Why does an empty string in Python sometimes take up 49 bytes and sometimes 51?
This sounds like something is retrieving the wchar representation of the string object. As of CPython 3.7, the way the CPython Unicode representation works out, an empty string is normally stored in "compact ASCII" representation, and the base data and padding for a compact ASCII string on a 64-bit build works out to 48 bytes, plus one byte of string data (just the null terminator). You can see the relevant header file here.

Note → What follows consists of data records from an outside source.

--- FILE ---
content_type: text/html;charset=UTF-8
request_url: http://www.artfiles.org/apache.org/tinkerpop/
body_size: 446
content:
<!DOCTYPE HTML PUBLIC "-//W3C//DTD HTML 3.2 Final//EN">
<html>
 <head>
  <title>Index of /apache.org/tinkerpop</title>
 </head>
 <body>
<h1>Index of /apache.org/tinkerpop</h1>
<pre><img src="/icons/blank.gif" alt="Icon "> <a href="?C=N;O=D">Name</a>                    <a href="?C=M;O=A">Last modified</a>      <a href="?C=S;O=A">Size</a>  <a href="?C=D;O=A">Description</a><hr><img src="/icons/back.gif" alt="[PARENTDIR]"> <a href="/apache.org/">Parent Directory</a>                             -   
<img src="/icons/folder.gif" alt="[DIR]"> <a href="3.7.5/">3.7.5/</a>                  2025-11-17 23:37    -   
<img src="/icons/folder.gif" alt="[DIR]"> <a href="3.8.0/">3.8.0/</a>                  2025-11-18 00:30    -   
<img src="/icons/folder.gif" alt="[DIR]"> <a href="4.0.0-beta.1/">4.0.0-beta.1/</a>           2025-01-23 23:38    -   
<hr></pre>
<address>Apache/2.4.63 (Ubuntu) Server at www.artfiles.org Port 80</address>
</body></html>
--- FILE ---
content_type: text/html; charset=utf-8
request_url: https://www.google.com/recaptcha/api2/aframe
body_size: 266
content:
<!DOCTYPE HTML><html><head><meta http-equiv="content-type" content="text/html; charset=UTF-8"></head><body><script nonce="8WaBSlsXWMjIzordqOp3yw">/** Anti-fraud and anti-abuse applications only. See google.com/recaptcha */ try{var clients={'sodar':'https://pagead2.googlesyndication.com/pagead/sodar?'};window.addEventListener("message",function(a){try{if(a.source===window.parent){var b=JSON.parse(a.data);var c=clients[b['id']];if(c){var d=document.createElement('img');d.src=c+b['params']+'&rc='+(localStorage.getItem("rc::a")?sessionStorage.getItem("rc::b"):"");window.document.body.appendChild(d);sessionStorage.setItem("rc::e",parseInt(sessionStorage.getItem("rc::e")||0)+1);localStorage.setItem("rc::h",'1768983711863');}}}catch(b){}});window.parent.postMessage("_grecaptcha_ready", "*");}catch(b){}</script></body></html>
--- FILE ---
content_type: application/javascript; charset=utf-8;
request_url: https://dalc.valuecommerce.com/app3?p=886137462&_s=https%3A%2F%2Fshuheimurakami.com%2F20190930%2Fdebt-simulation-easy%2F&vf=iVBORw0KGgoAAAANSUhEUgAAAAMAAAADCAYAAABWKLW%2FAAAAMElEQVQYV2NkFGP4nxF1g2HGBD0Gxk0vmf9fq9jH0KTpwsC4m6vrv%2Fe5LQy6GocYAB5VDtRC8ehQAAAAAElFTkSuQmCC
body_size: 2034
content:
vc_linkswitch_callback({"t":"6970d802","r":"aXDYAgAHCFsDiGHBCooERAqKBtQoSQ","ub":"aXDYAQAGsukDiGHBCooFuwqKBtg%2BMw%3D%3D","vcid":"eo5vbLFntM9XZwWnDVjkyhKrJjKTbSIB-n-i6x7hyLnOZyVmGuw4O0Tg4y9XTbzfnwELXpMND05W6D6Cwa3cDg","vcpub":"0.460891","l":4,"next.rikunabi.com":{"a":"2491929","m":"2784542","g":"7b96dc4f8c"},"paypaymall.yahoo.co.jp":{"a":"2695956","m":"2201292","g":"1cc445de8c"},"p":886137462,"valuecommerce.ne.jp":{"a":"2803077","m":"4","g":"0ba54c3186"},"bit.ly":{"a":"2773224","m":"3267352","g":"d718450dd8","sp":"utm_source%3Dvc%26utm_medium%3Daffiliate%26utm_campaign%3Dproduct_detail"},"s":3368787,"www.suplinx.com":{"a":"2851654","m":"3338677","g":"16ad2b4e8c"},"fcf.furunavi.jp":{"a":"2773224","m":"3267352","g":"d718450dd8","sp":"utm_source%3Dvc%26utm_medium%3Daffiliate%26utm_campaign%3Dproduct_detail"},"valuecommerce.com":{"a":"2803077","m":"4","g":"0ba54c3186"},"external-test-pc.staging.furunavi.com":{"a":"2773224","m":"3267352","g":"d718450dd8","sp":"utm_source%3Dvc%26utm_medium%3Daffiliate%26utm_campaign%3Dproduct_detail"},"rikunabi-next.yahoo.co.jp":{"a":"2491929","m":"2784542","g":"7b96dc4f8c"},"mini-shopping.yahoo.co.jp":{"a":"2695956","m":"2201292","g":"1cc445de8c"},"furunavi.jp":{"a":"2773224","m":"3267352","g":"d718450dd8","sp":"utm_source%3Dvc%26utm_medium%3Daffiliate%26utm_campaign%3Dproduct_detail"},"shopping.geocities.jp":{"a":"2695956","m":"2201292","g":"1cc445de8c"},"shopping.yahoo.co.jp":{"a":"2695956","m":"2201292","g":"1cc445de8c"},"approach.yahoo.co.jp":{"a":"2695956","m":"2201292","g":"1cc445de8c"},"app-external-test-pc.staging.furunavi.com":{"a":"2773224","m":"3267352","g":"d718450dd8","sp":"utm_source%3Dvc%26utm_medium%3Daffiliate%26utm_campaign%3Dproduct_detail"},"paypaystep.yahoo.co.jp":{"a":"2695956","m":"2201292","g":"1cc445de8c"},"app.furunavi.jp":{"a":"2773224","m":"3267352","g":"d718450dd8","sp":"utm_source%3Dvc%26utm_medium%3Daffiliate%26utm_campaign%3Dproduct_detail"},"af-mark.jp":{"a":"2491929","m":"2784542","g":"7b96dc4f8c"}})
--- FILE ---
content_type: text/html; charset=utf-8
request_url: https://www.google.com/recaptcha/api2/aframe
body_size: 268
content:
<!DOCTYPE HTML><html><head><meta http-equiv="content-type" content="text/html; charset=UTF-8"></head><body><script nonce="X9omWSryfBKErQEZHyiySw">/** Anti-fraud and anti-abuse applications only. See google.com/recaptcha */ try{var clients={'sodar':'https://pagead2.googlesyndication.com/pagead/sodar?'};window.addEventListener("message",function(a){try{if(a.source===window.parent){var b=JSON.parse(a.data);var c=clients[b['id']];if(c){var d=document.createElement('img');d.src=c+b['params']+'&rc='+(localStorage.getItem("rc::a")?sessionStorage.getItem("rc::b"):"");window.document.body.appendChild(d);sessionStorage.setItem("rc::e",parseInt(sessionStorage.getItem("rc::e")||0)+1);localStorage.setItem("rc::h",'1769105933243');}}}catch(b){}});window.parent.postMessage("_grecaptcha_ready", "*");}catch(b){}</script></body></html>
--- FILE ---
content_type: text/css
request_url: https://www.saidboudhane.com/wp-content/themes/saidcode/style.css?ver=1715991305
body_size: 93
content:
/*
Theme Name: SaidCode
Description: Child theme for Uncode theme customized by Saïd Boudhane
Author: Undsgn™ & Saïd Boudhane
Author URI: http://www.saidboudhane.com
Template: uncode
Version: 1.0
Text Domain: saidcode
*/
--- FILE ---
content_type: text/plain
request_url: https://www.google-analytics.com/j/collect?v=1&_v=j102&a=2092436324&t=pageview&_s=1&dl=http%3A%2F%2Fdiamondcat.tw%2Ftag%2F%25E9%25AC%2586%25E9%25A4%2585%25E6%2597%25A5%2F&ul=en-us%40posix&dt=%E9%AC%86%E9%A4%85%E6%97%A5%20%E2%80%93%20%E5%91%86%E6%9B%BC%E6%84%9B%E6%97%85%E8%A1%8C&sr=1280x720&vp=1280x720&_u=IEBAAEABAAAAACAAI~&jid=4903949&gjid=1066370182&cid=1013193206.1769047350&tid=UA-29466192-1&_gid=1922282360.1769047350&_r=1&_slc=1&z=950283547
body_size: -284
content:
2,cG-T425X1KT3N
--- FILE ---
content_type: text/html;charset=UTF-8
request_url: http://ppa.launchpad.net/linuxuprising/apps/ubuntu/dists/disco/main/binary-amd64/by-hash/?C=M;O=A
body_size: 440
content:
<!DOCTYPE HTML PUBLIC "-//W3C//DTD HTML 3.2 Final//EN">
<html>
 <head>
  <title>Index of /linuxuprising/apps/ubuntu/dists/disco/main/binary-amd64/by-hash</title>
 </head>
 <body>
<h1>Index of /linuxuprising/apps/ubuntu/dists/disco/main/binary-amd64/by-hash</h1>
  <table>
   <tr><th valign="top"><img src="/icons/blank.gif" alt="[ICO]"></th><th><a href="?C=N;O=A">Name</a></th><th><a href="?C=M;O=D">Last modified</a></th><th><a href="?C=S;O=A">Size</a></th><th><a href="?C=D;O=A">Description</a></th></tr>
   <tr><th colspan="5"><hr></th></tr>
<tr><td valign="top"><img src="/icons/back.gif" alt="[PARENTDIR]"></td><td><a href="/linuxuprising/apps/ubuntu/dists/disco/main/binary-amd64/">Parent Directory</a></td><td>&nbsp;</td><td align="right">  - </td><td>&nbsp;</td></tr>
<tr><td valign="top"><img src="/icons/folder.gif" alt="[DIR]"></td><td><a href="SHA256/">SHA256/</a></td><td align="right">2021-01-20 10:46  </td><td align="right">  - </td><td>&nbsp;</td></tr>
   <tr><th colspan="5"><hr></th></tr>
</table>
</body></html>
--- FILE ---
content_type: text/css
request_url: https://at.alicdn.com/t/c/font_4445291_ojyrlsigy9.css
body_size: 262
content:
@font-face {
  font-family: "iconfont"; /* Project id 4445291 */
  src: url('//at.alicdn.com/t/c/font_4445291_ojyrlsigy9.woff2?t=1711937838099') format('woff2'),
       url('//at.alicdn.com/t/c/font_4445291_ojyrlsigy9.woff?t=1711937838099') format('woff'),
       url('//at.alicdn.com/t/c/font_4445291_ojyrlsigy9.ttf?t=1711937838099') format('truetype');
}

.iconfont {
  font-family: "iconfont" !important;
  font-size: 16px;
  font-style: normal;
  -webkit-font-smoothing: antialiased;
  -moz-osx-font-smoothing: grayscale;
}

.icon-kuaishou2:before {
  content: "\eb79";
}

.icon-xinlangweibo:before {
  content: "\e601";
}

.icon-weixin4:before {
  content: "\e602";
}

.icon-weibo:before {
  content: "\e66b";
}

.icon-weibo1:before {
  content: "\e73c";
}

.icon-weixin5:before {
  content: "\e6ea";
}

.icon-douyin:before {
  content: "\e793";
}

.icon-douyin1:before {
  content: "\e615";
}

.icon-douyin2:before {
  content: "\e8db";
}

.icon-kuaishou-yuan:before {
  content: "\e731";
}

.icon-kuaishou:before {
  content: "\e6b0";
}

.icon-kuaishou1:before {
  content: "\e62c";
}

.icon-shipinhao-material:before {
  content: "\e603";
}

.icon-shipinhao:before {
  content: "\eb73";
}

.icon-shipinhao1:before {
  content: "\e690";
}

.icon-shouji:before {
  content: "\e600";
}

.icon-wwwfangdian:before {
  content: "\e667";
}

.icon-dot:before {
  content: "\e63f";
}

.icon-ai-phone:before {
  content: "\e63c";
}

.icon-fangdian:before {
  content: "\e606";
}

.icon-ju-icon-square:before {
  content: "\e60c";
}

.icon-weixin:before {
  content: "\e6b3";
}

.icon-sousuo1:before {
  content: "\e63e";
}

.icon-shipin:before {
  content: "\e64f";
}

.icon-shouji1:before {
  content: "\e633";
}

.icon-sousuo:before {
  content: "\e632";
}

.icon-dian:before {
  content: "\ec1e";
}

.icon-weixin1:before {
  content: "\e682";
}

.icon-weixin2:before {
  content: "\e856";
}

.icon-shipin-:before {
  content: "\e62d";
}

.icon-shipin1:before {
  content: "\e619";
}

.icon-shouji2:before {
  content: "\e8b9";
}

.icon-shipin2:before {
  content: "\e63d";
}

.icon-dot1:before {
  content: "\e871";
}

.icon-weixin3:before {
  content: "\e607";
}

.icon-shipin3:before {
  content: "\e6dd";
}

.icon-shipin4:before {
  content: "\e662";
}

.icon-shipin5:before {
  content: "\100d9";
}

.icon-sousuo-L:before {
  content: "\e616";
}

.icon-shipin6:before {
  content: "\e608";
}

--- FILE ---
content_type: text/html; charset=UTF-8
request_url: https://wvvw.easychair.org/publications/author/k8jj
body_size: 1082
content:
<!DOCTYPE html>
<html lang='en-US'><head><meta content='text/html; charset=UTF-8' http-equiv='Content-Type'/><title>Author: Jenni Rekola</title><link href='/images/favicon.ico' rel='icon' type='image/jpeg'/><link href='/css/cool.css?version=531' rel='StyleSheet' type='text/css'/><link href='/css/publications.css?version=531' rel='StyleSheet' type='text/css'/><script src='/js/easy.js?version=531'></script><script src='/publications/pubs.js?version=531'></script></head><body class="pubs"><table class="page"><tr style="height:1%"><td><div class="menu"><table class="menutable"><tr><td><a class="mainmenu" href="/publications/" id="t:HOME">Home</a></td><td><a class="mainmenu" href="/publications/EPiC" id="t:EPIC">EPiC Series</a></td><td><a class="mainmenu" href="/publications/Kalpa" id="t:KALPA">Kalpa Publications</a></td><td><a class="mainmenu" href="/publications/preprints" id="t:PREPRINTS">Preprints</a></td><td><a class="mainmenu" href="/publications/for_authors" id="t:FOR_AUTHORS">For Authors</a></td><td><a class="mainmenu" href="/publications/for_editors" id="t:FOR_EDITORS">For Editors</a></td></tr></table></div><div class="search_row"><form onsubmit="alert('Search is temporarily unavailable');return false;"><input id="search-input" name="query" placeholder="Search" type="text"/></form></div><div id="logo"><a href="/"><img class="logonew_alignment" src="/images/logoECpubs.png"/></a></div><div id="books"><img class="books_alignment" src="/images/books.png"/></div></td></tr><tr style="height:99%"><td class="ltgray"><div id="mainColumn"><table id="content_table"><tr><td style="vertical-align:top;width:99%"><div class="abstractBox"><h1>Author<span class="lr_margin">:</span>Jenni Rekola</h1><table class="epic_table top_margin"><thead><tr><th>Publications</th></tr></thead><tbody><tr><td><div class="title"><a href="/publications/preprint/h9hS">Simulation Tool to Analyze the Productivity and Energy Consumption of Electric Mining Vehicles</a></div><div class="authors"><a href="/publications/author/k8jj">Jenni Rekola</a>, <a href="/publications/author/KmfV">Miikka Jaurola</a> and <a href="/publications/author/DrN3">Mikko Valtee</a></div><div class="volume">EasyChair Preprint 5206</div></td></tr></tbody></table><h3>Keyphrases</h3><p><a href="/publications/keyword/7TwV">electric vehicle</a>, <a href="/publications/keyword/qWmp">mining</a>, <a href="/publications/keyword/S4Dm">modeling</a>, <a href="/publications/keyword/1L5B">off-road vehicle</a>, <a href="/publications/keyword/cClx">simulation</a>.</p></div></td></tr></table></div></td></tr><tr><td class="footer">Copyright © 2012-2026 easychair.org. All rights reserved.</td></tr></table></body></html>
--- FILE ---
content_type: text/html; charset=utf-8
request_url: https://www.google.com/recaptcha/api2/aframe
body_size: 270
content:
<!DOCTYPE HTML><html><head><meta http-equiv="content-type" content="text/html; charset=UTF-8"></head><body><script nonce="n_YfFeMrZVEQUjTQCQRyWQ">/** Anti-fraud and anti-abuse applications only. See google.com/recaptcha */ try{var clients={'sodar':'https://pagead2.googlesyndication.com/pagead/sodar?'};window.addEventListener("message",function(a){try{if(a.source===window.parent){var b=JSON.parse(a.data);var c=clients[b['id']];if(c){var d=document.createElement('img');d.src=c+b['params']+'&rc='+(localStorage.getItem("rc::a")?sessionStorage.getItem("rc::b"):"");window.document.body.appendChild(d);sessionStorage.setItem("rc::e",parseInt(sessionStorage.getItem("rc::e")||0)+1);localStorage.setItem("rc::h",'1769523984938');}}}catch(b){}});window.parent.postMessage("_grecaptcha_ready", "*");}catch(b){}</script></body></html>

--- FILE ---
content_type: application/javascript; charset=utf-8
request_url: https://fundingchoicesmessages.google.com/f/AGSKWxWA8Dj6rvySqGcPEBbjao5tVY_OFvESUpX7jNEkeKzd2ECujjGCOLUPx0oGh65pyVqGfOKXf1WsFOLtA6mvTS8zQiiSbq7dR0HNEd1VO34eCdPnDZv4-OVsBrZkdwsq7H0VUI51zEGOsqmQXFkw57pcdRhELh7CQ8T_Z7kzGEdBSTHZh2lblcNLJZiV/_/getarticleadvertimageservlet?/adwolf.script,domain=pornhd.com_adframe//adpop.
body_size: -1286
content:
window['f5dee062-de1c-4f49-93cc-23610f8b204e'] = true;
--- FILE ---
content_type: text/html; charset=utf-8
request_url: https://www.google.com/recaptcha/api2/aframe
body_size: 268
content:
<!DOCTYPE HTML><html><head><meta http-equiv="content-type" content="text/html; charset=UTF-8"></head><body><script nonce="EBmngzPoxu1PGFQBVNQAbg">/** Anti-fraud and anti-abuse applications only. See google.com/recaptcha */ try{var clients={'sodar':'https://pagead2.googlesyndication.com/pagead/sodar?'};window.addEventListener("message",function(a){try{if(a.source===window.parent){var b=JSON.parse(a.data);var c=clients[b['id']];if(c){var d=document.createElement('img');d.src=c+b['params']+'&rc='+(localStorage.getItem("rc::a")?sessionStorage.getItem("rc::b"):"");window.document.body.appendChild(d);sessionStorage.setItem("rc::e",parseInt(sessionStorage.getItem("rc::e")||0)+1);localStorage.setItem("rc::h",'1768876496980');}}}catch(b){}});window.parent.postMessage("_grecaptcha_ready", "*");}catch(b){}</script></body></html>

For now (this is scheduled for removal in 4.0), there is also an option to retrieve a wchar_t representation of a string. On a platform with 2-byte wchar_t, the wchar representation of an empty string is 2 bytes (just the null terminator again). The wchar representation is cached on the string on first access, and str.__sizeof__
accounts for this extra data when it exists, resulting in a 51-byte total.
https://docs.python.org/3.5/library/sys.html#sys.getsizeof
sys
is system specific so it can easily differ. This is often overlooked by everyone. All system specific stuff in python has been dumped in the sys
package for years. For e.g sys.getwindowsversion()
is not portable by definition but it's there. It like the bottomless pit of rejects in the perfect world of cross platform coding. What you see is one of the interesting nuggets of Python.
from getsizeof
docs:
Only the memory consumption directly attributed to the object is accounted for, not the memory consumption of objects it refers to.
getsizeof()
calls the object’s__sizeof__
method and adds an additional garbage collector overhead if the object is managed by the garbage collector.
When Garbage collection is in use the OS will add those extra bits. If you read Python and GC Q & A When are objects garbage collected in python? the folks have gone into excruciating detail expounding the GC and how it will affect the memory/refcount and bits blah blah.
I hope that explains where this coming from. If you don't use system
level attributes but more pythonic attributes then you will get consistent sizes.